A couple of decades ago, millions of black youth were mindlessly chanting that “black is beautiful.”

By itself, the slogan was little more than another feel-good chant. Sadly, while it was incessantly heard, there was hardly a pause in the drive-by killings, illicit drug trade, out-of-wedlock births, alcoholism, or any of the other pathologies that plague the black community.

February is Black History Month, and we have just observed Martin Luther King Jr.’s birthday … and the black community in the United States has not lived up to the standards King set for persistence, sacrifice, struggle and self-examination.

To be sure, racial progress in America since his day is nothing short of phenomenal. But something’s missing. Something big. The black community has helped rear some of America’s oldest and largest civil-rights organizations, such as the NAACP and the National Urban League, yet millions of black teens are still turning their backs on education and opportunity. While the black middle class has grown dramatically, too many blacks have been left behind to fend (and fail) for themselves. We have all heard the numbers and proportion of blacks, especially black males, in our prisons and jails.

Every black parent ought to be outraged at youngsters who believe that those who seek education are “acting white” and that those who speak well are “selling out the race.”

Every black person should be dismayed at blacks who are resigned to living as second-class citizens – and even more at those resigned to dying by violence. I have spent 19 years teaching at a major university, and the saddest thing I’ve seen was when a 20-year-old stunned our class by announcing “there’s a bullet in my community with my name on it.”

People like Rosa Parks, King, Malcolm X and others once used their authority to help alter the lives of millions. Today, the black community lacks leaders like them, people willing to address these dismal and stubborn realities.

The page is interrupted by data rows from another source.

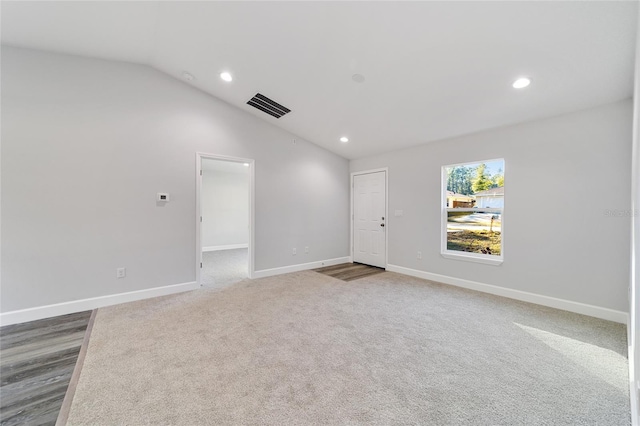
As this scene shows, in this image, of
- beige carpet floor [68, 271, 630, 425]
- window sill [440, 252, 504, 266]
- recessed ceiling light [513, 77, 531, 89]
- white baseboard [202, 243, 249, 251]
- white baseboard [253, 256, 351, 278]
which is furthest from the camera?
white baseboard [202, 243, 249, 251]

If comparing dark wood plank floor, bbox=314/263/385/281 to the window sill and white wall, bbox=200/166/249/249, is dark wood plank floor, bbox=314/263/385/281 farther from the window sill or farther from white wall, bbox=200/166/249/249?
→ white wall, bbox=200/166/249/249

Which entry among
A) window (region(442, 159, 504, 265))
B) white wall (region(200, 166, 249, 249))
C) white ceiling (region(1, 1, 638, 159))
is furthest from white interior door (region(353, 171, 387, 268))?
white wall (region(200, 166, 249, 249))

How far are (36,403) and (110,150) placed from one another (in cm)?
281

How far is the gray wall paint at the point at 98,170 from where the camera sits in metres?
2.79

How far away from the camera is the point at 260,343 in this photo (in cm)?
228

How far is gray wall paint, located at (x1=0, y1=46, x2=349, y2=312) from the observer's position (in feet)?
9.17

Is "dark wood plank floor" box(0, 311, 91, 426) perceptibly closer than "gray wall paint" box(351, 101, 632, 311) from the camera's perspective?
Yes

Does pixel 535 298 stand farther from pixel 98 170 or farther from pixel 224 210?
pixel 224 210

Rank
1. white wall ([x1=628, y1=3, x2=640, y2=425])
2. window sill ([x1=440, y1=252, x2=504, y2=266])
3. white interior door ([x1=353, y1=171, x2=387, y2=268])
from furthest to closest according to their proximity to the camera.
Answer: white interior door ([x1=353, y1=171, x2=387, y2=268]) → window sill ([x1=440, y1=252, x2=504, y2=266]) → white wall ([x1=628, y1=3, x2=640, y2=425])

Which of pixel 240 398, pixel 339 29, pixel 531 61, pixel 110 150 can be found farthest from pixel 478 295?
pixel 110 150

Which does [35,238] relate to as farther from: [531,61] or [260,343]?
[531,61]

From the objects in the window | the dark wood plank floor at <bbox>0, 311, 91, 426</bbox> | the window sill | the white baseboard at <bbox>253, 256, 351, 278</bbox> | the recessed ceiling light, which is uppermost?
the recessed ceiling light

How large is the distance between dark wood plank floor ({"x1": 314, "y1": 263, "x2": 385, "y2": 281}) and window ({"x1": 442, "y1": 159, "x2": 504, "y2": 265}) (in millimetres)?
1443

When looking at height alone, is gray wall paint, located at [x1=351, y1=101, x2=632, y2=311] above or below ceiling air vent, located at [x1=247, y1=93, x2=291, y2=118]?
below
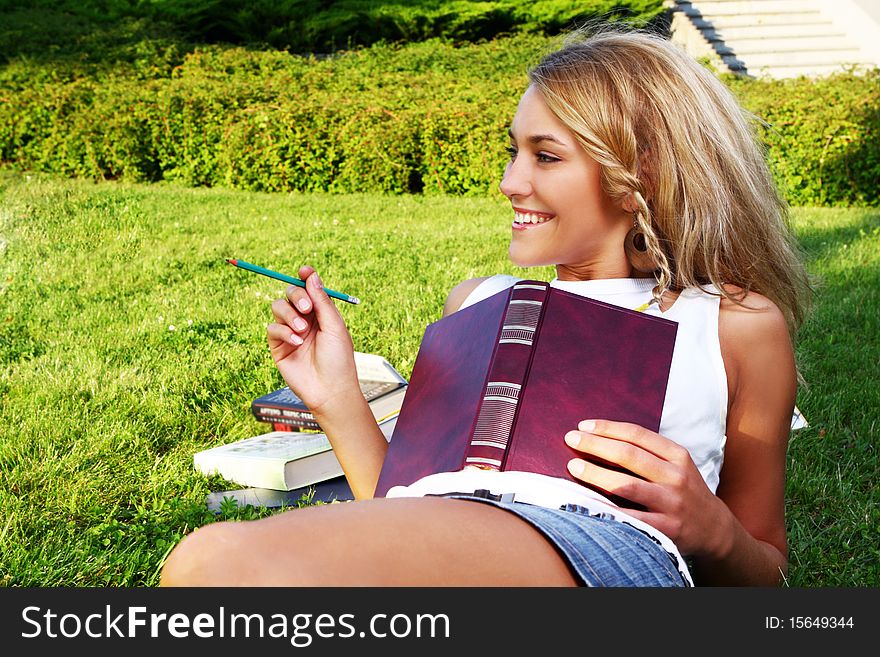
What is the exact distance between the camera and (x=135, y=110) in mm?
9305

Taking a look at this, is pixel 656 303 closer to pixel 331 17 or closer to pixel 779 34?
pixel 331 17

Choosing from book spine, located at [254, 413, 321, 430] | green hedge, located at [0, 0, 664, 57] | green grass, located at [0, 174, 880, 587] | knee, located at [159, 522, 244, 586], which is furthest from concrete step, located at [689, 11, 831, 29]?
knee, located at [159, 522, 244, 586]

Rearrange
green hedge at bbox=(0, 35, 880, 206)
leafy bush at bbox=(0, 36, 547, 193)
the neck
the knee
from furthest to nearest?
leafy bush at bbox=(0, 36, 547, 193) → green hedge at bbox=(0, 35, 880, 206) → the neck → the knee

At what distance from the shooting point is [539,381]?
147 cm

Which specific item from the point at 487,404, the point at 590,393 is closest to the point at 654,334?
the point at 590,393

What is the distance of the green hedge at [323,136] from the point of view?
870 cm

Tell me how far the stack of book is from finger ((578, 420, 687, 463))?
1.30m

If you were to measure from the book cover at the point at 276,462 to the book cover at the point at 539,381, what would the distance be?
3.63ft

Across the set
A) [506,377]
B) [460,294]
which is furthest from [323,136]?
[506,377]

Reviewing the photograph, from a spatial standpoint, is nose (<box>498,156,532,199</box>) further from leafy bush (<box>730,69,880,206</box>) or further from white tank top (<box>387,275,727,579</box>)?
leafy bush (<box>730,69,880,206</box>)

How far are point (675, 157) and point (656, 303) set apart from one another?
11.7 inches

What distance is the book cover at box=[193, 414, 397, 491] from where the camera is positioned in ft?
8.62

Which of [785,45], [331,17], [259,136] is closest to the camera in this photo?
[259,136]

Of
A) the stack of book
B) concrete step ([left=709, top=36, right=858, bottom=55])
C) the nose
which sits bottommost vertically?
the stack of book
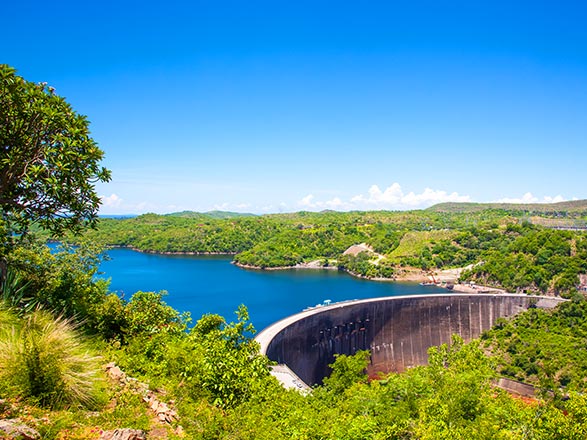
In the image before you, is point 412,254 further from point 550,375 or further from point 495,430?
point 495,430

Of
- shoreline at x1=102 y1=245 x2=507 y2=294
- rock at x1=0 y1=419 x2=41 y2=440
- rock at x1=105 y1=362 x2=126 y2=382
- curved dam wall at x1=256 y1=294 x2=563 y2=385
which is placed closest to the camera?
rock at x1=0 y1=419 x2=41 y2=440

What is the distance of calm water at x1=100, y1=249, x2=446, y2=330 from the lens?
1740 inches

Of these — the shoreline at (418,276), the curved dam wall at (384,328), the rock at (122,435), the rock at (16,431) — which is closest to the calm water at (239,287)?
the shoreline at (418,276)

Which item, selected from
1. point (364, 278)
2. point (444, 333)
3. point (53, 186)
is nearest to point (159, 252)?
point (364, 278)

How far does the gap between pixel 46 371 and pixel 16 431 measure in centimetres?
102

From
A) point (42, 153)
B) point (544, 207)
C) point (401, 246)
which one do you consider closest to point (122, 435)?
point (42, 153)

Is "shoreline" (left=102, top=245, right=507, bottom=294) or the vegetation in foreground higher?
the vegetation in foreground

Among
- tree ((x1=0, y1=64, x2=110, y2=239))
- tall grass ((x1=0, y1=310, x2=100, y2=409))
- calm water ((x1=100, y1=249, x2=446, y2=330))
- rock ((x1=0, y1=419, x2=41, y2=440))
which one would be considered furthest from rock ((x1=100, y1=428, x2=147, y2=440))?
calm water ((x1=100, y1=249, x2=446, y2=330))

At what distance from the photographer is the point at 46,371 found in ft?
15.7

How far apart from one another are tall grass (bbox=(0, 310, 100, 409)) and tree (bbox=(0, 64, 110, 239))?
266cm

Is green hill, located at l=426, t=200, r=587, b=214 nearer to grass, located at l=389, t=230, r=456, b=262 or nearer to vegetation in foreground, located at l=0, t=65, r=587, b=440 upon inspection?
grass, located at l=389, t=230, r=456, b=262

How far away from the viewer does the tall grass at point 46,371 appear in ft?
15.5

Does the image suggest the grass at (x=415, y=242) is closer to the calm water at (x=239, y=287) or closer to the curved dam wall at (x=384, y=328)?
the calm water at (x=239, y=287)

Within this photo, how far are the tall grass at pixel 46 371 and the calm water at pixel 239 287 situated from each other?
3181cm
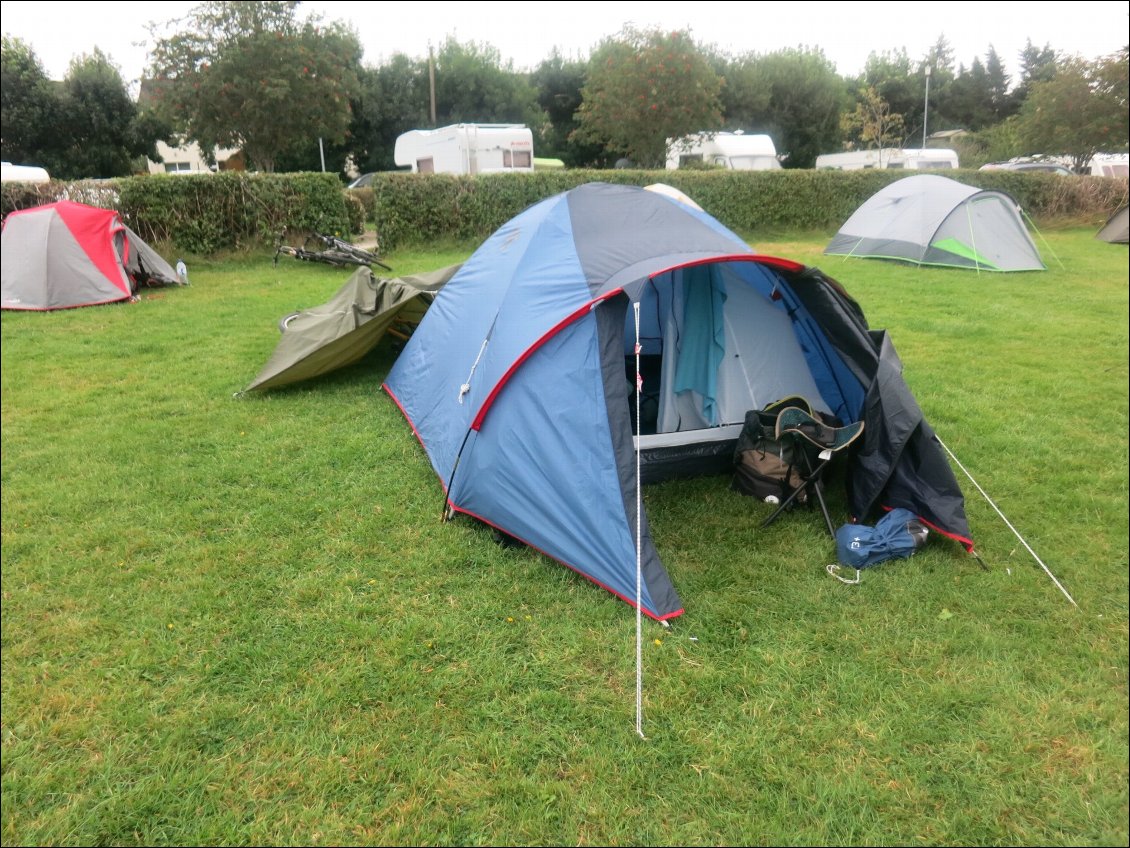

It is time for blacks to look squarely at the frightening statistics that govern many of their lives. Consider the AIDS epidemic in the black community. I find it hard to believe, but I must report it: Nearly three quarters of all new HIV cases among U.S. women occur in the black community.

From the time of their birth, far too many black children are at risk – at risk of disease, of abuse, of injury or of death from violence, from substandard nutrition and education, from a constricted future – and far too many grow up in single-parent homes. It is clear, too, that while there are more blacks in college than ever in our history, millions more must begin to reap the benefits of higher education.

Here comes a mandatory disclaimer: Racism is a reality in America and elsewhere in the world. But the time for blaming “society” – if that time was ever here – was over decades ago. True, we must always speak out against social evils. But we can’t use “society” as an excuse not to work hard and excel. What is needed among blacks today is a resolve to effect changes within the black community.

There is an urgent need for a summit meeting among people such as Sen. Barack Obama and others (the list of leaders is so short!) capable of checking their egos at the front door. There is a pressing need for leaders who can identify common goals and ways of getting there.

I’ll give them a starting place, a target on which to focus their massed energy. Nothing can replace the impact of strong families. The critical step toward progress in black America is the rebuilding of the black family – that necessary foundation that has become so tragically fractured.

Start there, and we’ll make black more and more beautiful.